Who knows how to make this sort of sauce?


----------



## planethoff (Apr 25, 2011)

You haven't been able to figure it out by tasting it? Is it mayo based? 

Btw. Thanks for the Naan recipe. I will try it soon. Still working on a DIY tandoor oven.


----------



## phatch (Mar 29, 2002)

I've debated mayo, sour cream and a combination of the two. Briefly flirted with a buttermilk concept but that wasn't it. I'm leaning sour cream but there are other things going on that are hard to pick out distinctly.


----------



## planethoff (Apr 25, 2011)

My guess would be a béchamel with jalapeño jack cheese added in


----------



## brianshaw (Dec 18, 2010)

planethoff said:


> My guess would be a béchamel with jalapeño jack cheese added in


Mine too.


----------



## phatch (Mar 29, 2002)

It's usually kept on ice. And is runnier at those cold temps than a Mornay type sauce would be. I don't think you could make it that thin short of sodium citrate. More tangy too.

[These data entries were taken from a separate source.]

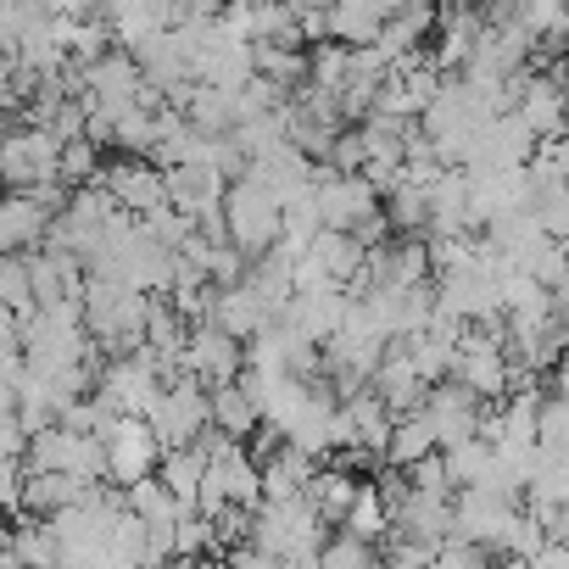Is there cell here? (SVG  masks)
<instances>
[{
	"mask_svg": "<svg viewBox=\"0 0 569 569\" xmlns=\"http://www.w3.org/2000/svg\"><path fill=\"white\" fill-rule=\"evenodd\" d=\"M325 519L308 508V497L297 502H262L251 513V547H262L273 563H291V569H319L325 552Z\"/></svg>",
	"mask_w": 569,
	"mask_h": 569,
	"instance_id": "1",
	"label": "cell"
},
{
	"mask_svg": "<svg viewBox=\"0 0 569 569\" xmlns=\"http://www.w3.org/2000/svg\"><path fill=\"white\" fill-rule=\"evenodd\" d=\"M279 218H284V207H279V196L262 184V179H234L229 190H223V240L246 257V262H257L262 251H273L279 246Z\"/></svg>",
	"mask_w": 569,
	"mask_h": 569,
	"instance_id": "2",
	"label": "cell"
},
{
	"mask_svg": "<svg viewBox=\"0 0 569 569\" xmlns=\"http://www.w3.org/2000/svg\"><path fill=\"white\" fill-rule=\"evenodd\" d=\"M57 162H62V140H51L46 129H7L0 134V184H12V196H40L57 190Z\"/></svg>",
	"mask_w": 569,
	"mask_h": 569,
	"instance_id": "3",
	"label": "cell"
},
{
	"mask_svg": "<svg viewBox=\"0 0 569 569\" xmlns=\"http://www.w3.org/2000/svg\"><path fill=\"white\" fill-rule=\"evenodd\" d=\"M146 425H151V436H157V447H162V452L196 447V441L212 430V391L179 375V380L162 391V402L146 413Z\"/></svg>",
	"mask_w": 569,
	"mask_h": 569,
	"instance_id": "4",
	"label": "cell"
},
{
	"mask_svg": "<svg viewBox=\"0 0 569 569\" xmlns=\"http://www.w3.org/2000/svg\"><path fill=\"white\" fill-rule=\"evenodd\" d=\"M313 201H319L325 229H336V234H352V229H363L369 218H380V212H386L380 190H375L363 173H330V168H319Z\"/></svg>",
	"mask_w": 569,
	"mask_h": 569,
	"instance_id": "5",
	"label": "cell"
},
{
	"mask_svg": "<svg viewBox=\"0 0 569 569\" xmlns=\"http://www.w3.org/2000/svg\"><path fill=\"white\" fill-rule=\"evenodd\" d=\"M246 375V347L229 341L223 330L212 325H190V341H184V380L207 386V391H223V386H240Z\"/></svg>",
	"mask_w": 569,
	"mask_h": 569,
	"instance_id": "6",
	"label": "cell"
},
{
	"mask_svg": "<svg viewBox=\"0 0 569 569\" xmlns=\"http://www.w3.org/2000/svg\"><path fill=\"white\" fill-rule=\"evenodd\" d=\"M101 447H107V480H118L123 491L140 486V480H157L162 447H157V436H151L146 419H118Z\"/></svg>",
	"mask_w": 569,
	"mask_h": 569,
	"instance_id": "7",
	"label": "cell"
},
{
	"mask_svg": "<svg viewBox=\"0 0 569 569\" xmlns=\"http://www.w3.org/2000/svg\"><path fill=\"white\" fill-rule=\"evenodd\" d=\"M101 190H107L112 207L129 212L134 223L151 218L157 207H168V179H162V168H157V162H140V157H123V162L101 168Z\"/></svg>",
	"mask_w": 569,
	"mask_h": 569,
	"instance_id": "8",
	"label": "cell"
},
{
	"mask_svg": "<svg viewBox=\"0 0 569 569\" xmlns=\"http://www.w3.org/2000/svg\"><path fill=\"white\" fill-rule=\"evenodd\" d=\"M425 419H430V430H436V447L452 452V447H463V441H480L486 408H480L458 380H441V386H430V397H425Z\"/></svg>",
	"mask_w": 569,
	"mask_h": 569,
	"instance_id": "9",
	"label": "cell"
},
{
	"mask_svg": "<svg viewBox=\"0 0 569 569\" xmlns=\"http://www.w3.org/2000/svg\"><path fill=\"white\" fill-rule=\"evenodd\" d=\"M168 179V207L179 212V218H190L196 229H218V218H223V179L207 168V162H190V168H173V173H162Z\"/></svg>",
	"mask_w": 569,
	"mask_h": 569,
	"instance_id": "10",
	"label": "cell"
},
{
	"mask_svg": "<svg viewBox=\"0 0 569 569\" xmlns=\"http://www.w3.org/2000/svg\"><path fill=\"white\" fill-rule=\"evenodd\" d=\"M257 463H262V502H297L319 480V458H308L291 441H273Z\"/></svg>",
	"mask_w": 569,
	"mask_h": 569,
	"instance_id": "11",
	"label": "cell"
},
{
	"mask_svg": "<svg viewBox=\"0 0 569 569\" xmlns=\"http://www.w3.org/2000/svg\"><path fill=\"white\" fill-rule=\"evenodd\" d=\"M380 402H386V413L391 419H408V413H425V397H430V386L419 380V369L408 363V352H402V341L380 358V369H375V386H369Z\"/></svg>",
	"mask_w": 569,
	"mask_h": 569,
	"instance_id": "12",
	"label": "cell"
},
{
	"mask_svg": "<svg viewBox=\"0 0 569 569\" xmlns=\"http://www.w3.org/2000/svg\"><path fill=\"white\" fill-rule=\"evenodd\" d=\"M207 325L212 330H223L229 341H240V347H251L268 325H273V313L246 291V279L234 284V291H212V308H207Z\"/></svg>",
	"mask_w": 569,
	"mask_h": 569,
	"instance_id": "13",
	"label": "cell"
},
{
	"mask_svg": "<svg viewBox=\"0 0 569 569\" xmlns=\"http://www.w3.org/2000/svg\"><path fill=\"white\" fill-rule=\"evenodd\" d=\"M425 229L430 234H469V173L447 168L436 190L425 196Z\"/></svg>",
	"mask_w": 569,
	"mask_h": 569,
	"instance_id": "14",
	"label": "cell"
},
{
	"mask_svg": "<svg viewBox=\"0 0 569 569\" xmlns=\"http://www.w3.org/2000/svg\"><path fill=\"white\" fill-rule=\"evenodd\" d=\"M157 480L168 486V497H173L184 513H196V502H201V480H207V441L179 447V452H162Z\"/></svg>",
	"mask_w": 569,
	"mask_h": 569,
	"instance_id": "15",
	"label": "cell"
},
{
	"mask_svg": "<svg viewBox=\"0 0 569 569\" xmlns=\"http://www.w3.org/2000/svg\"><path fill=\"white\" fill-rule=\"evenodd\" d=\"M397 7H375V0H358V7H330V46H347V51H369L386 23H391Z\"/></svg>",
	"mask_w": 569,
	"mask_h": 569,
	"instance_id": "16",
	"label": "cell"
},
{
	"mask_svg": "<svg viewBox=\"0 0 569 569\" xmlns=\"http://www.w3.org/2000/svg\"><path fill=\"white\" fill-rule=\"evenodd\" d=\"M251 73H257V84H268V90H308V57L297 51V46H257L251 51Z\"/></svg>",
	"mask_w": 569,
	"mask_h": 569,
	"instance_id": "17",
	"label": "cell"
},
{
	"mask_svg": "<svg viewBox=\"0 0 569 569\" xmlns=\"http://www.w3.org/2000/svg\"><path fill=\"white\" fill-rule=\"evenodd\" d=\"M257 425H262V413H257V397H251L246 386H223V391H212V436H223V441H246Z\"/></svg>",
	"mask_w": 569,
	"mask_h": 569,
	"instance_id": "18",
	"label": "cell"
},
{
	"mask_svg": "<svg viewBox=\"0 0 569 569\" xmlns=\"http://www.w3.org/2000/svg\"><path fill=\"white\" fill-rule=\"evenodd\" d=\"M441 447H436V430H430V419L425 413H408V419H397L391 425V447H386V463L391 469H413V463H425V458H436Z\"/></svg>",
	"mask_w": 569,
	"mask_h": 569,
	"instance_id": "19",
	"label": "cell"
},
{
	"mask_svg": "<svg viewBox=\"0 0 569 569\" xmlns=\"http://www.w3.org/2000/svg\"><path fill=\"white\" fill-rule=\"evenodd\" d=\"M352 497H358V480H352V469H319V480L308 486V508L325 519V525H347V513H352Z\"/></svg>",
	"mask_w": 569,
	"mask_h": 569,
	"instance_id": "20",
	"label": "cell"
},
{
	"mask_svg": "<svg viewBox=\"0 0 569 569\" xmlns=\"http://www.w3.org/2000/svg\"><path fill=\"white\" fill-rule=\"evenodd\" d=\"M347 536H358V541H386L391 536V508H386V497H380V486L369 480V486H358V497H352V513H347V525H341Z\"/></svg>",
	"mask_w": 569,
	"mask_h": 569,
	"instance_id": "21",
	"label": "cell"
},
{
	"mask_svg": "<svg viewBox=\"0 0 569 569\" xmlns=\"http://www.w3.org/2000/svg\"><path fill=\"white\" fill-rule=\"evenodd\" d=\"M441 458H447L452 491H469V486H475V480L491 469V458H497V452H491L486 441H463V447H452V452H441Z\"/></svg>",
	"mask_w": 569,
	"mask_h": 569,
	"instance_id": "22",
	"label": "cell"
},
{
	"mask_svg": "<svg viewBox=\"0 0 569 569\" xmlns=\"http://www.w3.org/2000/svg\"><path fill=\"white\" fill-rule=\"evenodd\" d=\"M57 179H62V190L68 184H84V179H101V146L96 140H68L62 146V162H57Z\"/></svg>",
	"mask_w": 569,
	"mask_h": 569,
	"instance_id": "23",
	"label": "cell"
},
{
	"mask_svg": "<svg viewBox=\"0 0 569 569\" xmlns=\"http://www.w3.org/2000/svg\"><path fill=\"white\" fill-rule=\"evenodd\" d=\"M380 558H375V547L369 541H358V536H330L325 541V552H319V569H375Z\"/></svg>",
	"mask_w": 569,
	"mask_h": 569,
	"instance_id": "24",
	"label": "cell"
},
{
	"mask_svg": "<svg viewBox=\"0 0 569 569\" xmlns=\"http://www.w3.org/2000/svg\"><path fill=\"white\" fill-rule=\"evenodd\" d=\"M541 452L569 458V397H541Z\"/></svg>",
	"mask_w": 569,
	"mask_h": 569,
	"instance_id": "25",
	"label": "cell"
},
{
	"mask_svg": "<svg viewBox=\"0 0 569 569\" xmlns=\"http://www.w3.org/2000/svg\"><path fill=\"white\" fill-rule=\"evenodd\" d=\"M408 486H413L419 497H452V475H447V458L436 452V458L413 463V469H408Z\"/></svg>",
	"mask_w": 569,
	"mask_h": 569,
	"instance_id": "26",
	"label": "cell"
},
{
	"mask_svg": "<svg viewBox=\"0 0 569 569\" xmlns=\"http://www.w3.org/2000/svg\"><path fill=\"white\" fill-rule=\"evenodd\" d=\"M229 569H279L262 547H251V541H240V547H229Z\"/></svg>",
	"mask_w": 569,
	"mask_h": 569,
	"instance_id": "27",
	"label": "cell"
},
{
	"mask_svg": "<svg viewBox=\"0 0 569 569\" xmlns=\"http://www.w3.org/2000/svg\"><path fill=\"white\" fill-rule=\"evenodd\" d=\"M552 397H569V391H552Z\"/></svg>",
	"mask_w": 569,
	"mask_h": 569,
	"instance_id": "28",
	"label": "cell"
},
{
	"mask_svg": "<svg viewBox=\"0 0 569 569\" xmlns=\"http://www.w3.org/2000/svg\"><path fill=\"white\" fill-rule=\"evenodd\" d=\"M279 569H291V563H279Z\"/></svg>",
	"mask_w": 569,
	"mask_h": 569,
	"instance_id": "29",
	"label": "cell"
}]
</instances>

These don't strike me as the kinds of places to do sodium citrate.


----------



## phatch (Mar 29, 2002)

Hmm, maybe sour cream cut with picked jalapeno juice and some of the jalapenoss would be a good start. Didn't think of the pickle juice possibility. Talking helps you figure out these things maybe


----------



## cheflayne (Aug 21, 2004)

Instead of mayo and sour cream, maybe mayo and yogurt or kefir?


----------



## planethoff (Apr 25, 2011)

Ok. Now with more information. (Knowing that it's kept on ice) Mornay sauce is off the table. I am now thinking a spin on Japanese white sauce or "Yum" sauce as thd chains like to call it


----------



## phatch (Mar 29, 2002)

The more I look at this combination and Google on it a bit, the more I think I'm onto something.

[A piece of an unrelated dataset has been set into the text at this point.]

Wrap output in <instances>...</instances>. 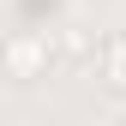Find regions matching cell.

Whether it's banana peppers or jalapenos or other combinations they (cheesesteak joints) all have bins of these pickled peppers for you to pick from. Put some sauteed onions and peppers, some juice, some sour cream maybe a little mayo (or maybe all Mayo as in yum sauce), garlic powder, salt and pepper as needed. Whiz it in the food processor briefly and I think you're about there. I'll have to try it out in small batches and see how it goes. What else is a hand blender for?


----------



## teamfat (Nov 5, 2007)

I'll try to hit Moochies for lunch in the next day or two, see if I can offer anything useful to the discussion.

mjb.


----------



## phatch (Mar 29, 2002)

That's where I was today. With Joni's and Salt City Cheesesteaks gone I think it's the best remaining. Really disappointed with DP cheesesteaks downtown. There's one out around 90th south that's good too.


----------



## brianshaw (Dec 18, 2010)

Try ranch dressing as a base. Modify with pickled jalapeño, although I'd be more inclined to use both pickled and fresh.

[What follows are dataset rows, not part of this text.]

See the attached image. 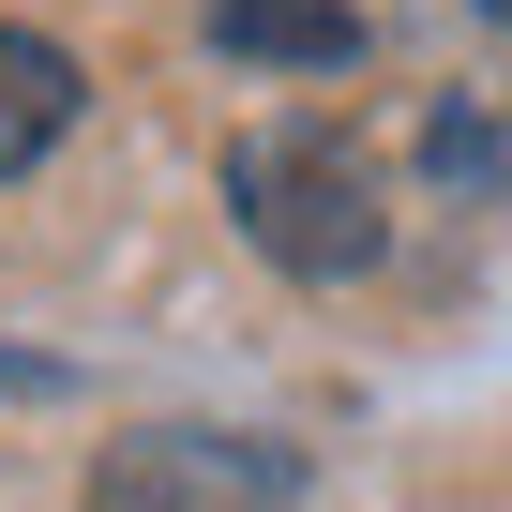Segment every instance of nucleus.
<instances>
[{
    "label": "nucleus",
    "instance_id": "obj_1",
    "mask_svg": "<svg viewBox=\"0 0 512 512\" xmlns=\"http://www.w3.org/2000/svg\"><path fill=\"white\" fill-rule=\"evenodd\" d=\"M226 211H241V241L272 256V272H302V287L377 272V241H392V196H377V166H362L347 136H241V151H226Z\"/></svg>",
    "mask_w": 512,
    "mask_h": 512
},
{
    "label": "nucleus",
    "instance_id": "obj_6",
    "mask_svg": "<svg viewBox=\"0 0 512 512\" xmlns=\"http://www.w3.org/2000/svg\"><path fill=\"white\" fill-rule=\"evenodd\" d=\"M31 392H61V362H31V347H0V407H31Z\"/></svg>",
    "mask_w": 512,
    "mask_h": 512
},
{
    "label": "nucleus",
    "instance_id": "obj_3",
    "mask_svg": "<svg viewBox=\"0 0 512 512\" xmlns=\"http://www.w3.org/2000/svg\"><path fill=\"white\" fill-rule=\"evenodd\" d=\"M76 106H91L76 46H46V31H0V181H31V166L76 136Z\"/></svg>",
    "mask_w": 512,
    "mask_h": 512
},
{
    "label": "nucleus",
    "instance_id": "obj_5",
    "mask_svg": "<svg viewBox=\"0 0 512 512\" xmlns=\"http://www.w3.org/2000/svg\"><path fill=\"white\" fill-rule=\"evenodd\" d=\"M422 166H437V181H512V121L467 91V106H437V121H422Z\"/></svg>",
    "mask_w": 512,
    "mask_h": 512
},
{
    "label": "nucleus",
    "instance_id": "obj_7",
    "mask_svg": "<svg viewBox=\"0 0 512 512\" xmlns=\"http://www.w3.org/2000/svg\"><path fill=\"white\" fill-rule=\"evenodd\" d=\"M482 16H512V0H482Z\"/></svg>",
    "mask_w": 512,
    "mask_h": 512
},
{
    "label": "nucleus",
    "instance_id": "obj_2",
    "mask_svg": "<svg viewBox=\"0 0 512 512\" xmlns=\"http://www.w3.org/2000/svg\"><path fill=\"white\" fill-rule=\"evenodd\" d=\"M287 497H302V452L226 422H136L91 452V512H287Z\"/></svg>",
    "mask_w": 512,
    "mask_h": 512
},
{
    "label": "nucleus",
    "instance_id": "obj_4",
    "mask_svg": "<svg viewBox=\"0 0 512 512\" xmlns=\"http://www.w3.org/2000/svg\"><path fill=\"white\" fill-rule=\"evenodd\" d=\"M211 46L226 61H362V16H347V0H211Z\"/></svg>",
    "mask_w": 512,
    "mask_h": 512
}]
</instances>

Try it... the cheap stuff from Sysco is my guess.

Or has anyone thought of bribing, errr... politely asking Fieri... he probably knows for sure.


----------



## teamfat (Nov 5, 2007)

phatch said:


> That's where I was today. With Joni's and Salt City Cheesesteaks gone I think it's the best remaining.


Wait a minute. Was Salt City that place on the north side of Fort Union, about 10th east, which offered either mozzarella or Cheese Whiz on your sandwich?

mjb.


----------



## phatch (Mar 29, 2002)

They had a lot of cheese choices including those or garlic and bleucheese. Yes, there on Fort Union. My son was a fan of the cheez whiz steak. That was a major grease bomb. And the bang-o-rang pepper sauce.


----------